Identification of pathogenicity-related genes and the role of a subtilisin-related peptidase S8 (PePRT) in authophagy and virulence of Penicilium expansum on apples

Authors: LEVIN, ELENA - Volcani Center (ARO); KISHORE, AMIT - Volcani Center (ARO); BALLESTER, ANA ROSA - Instituto De Agroquimica Y Technologia De Alimentos; RAPHAEL, GINAT - Volcani Center (ARO); FEIGENBERG, OLEG - Volcani Center (ARO); LIU, YONGSBENG - Hefei University Of Technology; Norelli, John; GONZALES-CANDELAS, LUIS - Instituto De Agroquimica Y Technologia De Alimentos; Wisniewski, Michael; DROBY, SAMIR - Volcani Center (ARO)

Submitted to: Postharvest Biology and Technology
Publication Type: Peer Reviewed Journal
Publication Acceptance Date: 10/21/2018
Publication Date: 12/15/2018
Citation: Levin, E., Kishore, A., Ballester, A., Raphael, G., Feigenberg, O., Liu, Y., Norelli, J.L., Gonzales-Candelas, L., Wisniewski, M.E., Droby, S. 2018. Identification of pathogenicity-related genes and the role of a subtilisin-related peptidase S8 (PePRT) in authophagy and virulence of Penicilium expansum on apples. Postharvest Biology and Technology. 149:209-220. https://doi.org/10.1016/j.postharvbio.2018.10.011.
DOI: https://doi.org/10.1016/j.postharvbio.2018.10.011

Interpretive Summary: Blue mold is a major postharvest disease of apple and is responsible for causing significant economic losses. In order to develop effective management strategies to control this postharvest disease, it is critical to develop an understanding of how the pathogen overcomes the natural defense mechanisms of apple fruit. The current study identified proteins secreted by the pathogen that may potentially play a role in overcoming host defense mechansisms. A bioinformatics approach was also used to identify a wide-array of potential pathogenicity factors in the blue mold pathogen. Particular focus was placed on a proteolytic enzyme, a subtilisin-related peptidase. When the gene for this protein was deleted from the blue mold genome, the pathogen exhibited a reduced ability to infect apple fruit. The bioinformatic analysis conducted in the current study, along with the conducted experiments, increases our knowledge of the factors that allow the blue mold fungus, Penicillium expansum, to infect apple fruit and will serve as a basis for developing more effective management strategies.

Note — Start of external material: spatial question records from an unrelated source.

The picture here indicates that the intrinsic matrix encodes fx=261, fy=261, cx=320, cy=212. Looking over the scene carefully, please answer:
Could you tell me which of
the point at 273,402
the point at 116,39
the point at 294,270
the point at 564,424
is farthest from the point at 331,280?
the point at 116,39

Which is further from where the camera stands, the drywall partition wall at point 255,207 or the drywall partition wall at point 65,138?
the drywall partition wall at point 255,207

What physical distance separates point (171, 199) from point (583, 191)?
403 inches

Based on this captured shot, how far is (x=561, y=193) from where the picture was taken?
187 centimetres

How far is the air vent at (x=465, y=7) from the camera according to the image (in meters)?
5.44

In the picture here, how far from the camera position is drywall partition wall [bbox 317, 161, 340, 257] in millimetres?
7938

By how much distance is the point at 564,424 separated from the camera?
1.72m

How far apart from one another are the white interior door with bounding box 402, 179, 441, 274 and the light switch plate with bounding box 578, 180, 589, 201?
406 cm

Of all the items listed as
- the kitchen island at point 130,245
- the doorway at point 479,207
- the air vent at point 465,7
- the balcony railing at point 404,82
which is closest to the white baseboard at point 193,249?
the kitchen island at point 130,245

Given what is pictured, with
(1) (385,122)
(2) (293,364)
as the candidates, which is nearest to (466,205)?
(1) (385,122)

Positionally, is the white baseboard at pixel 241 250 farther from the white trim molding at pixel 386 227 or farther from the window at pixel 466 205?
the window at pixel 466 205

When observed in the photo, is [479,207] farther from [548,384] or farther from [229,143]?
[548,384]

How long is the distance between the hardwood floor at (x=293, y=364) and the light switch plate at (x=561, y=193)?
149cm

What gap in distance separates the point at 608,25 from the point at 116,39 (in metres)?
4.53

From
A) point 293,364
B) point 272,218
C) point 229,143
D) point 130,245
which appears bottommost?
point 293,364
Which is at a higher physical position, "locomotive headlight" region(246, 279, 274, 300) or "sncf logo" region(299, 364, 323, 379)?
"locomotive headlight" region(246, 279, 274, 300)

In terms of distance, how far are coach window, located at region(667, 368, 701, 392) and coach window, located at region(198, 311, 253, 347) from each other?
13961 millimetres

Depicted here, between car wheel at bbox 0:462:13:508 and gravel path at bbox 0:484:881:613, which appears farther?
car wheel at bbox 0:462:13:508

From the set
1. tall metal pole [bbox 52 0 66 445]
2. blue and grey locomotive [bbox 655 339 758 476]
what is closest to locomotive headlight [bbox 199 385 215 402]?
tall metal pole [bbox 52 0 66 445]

Technical Abstract: Blue mold caused by Penicillium expansum is a major postharvest disease of pome fruit. Several mechanisms possibly involved in P. expansum pathogenicity and virulence. However, factors that mediate pathogenicity and virulence are largely not yet characterized. In this work we analyzed P. expansum predicted secretome to reveal potential effectors that have a role in host-pathogen interaction. An effector-prediction pipeline was designed using an approach that combines common effector features, transcriptomic data and homology to proteins reported to be involved in pathogenicity of other pytopathogenic fungi. Among 297 genes predicted in P. expansum secretome, 103 genes (35%) were found to code for hydrolytic enzymes. The majority of the secreted enzymes are carbohydrate-degrading enzymes among which five coding for pectin-degrading enzymes are highly induced during the infection and decay of apple fruit by P. expansum, indicating that they may represent an important aspect of pathogenicity and virulence. Applying the pipeline we have predicted 17 candidate genes coding for putative effectors that are likely involved in pathogenicity and virulence. One of the top effector candidates is a subtilisin-related peptidase, S8 (PePRT), proteolytic enzyme highly expressed in planta, and potentially involved in authophagy process. Deletion of PePRT-coding gene resulted in reduced virulence of P. expansum on apples. Moreover, 'Peprt exhibited decreased sporulation as well as affected mycelial morphology and internal mycelial cell structure.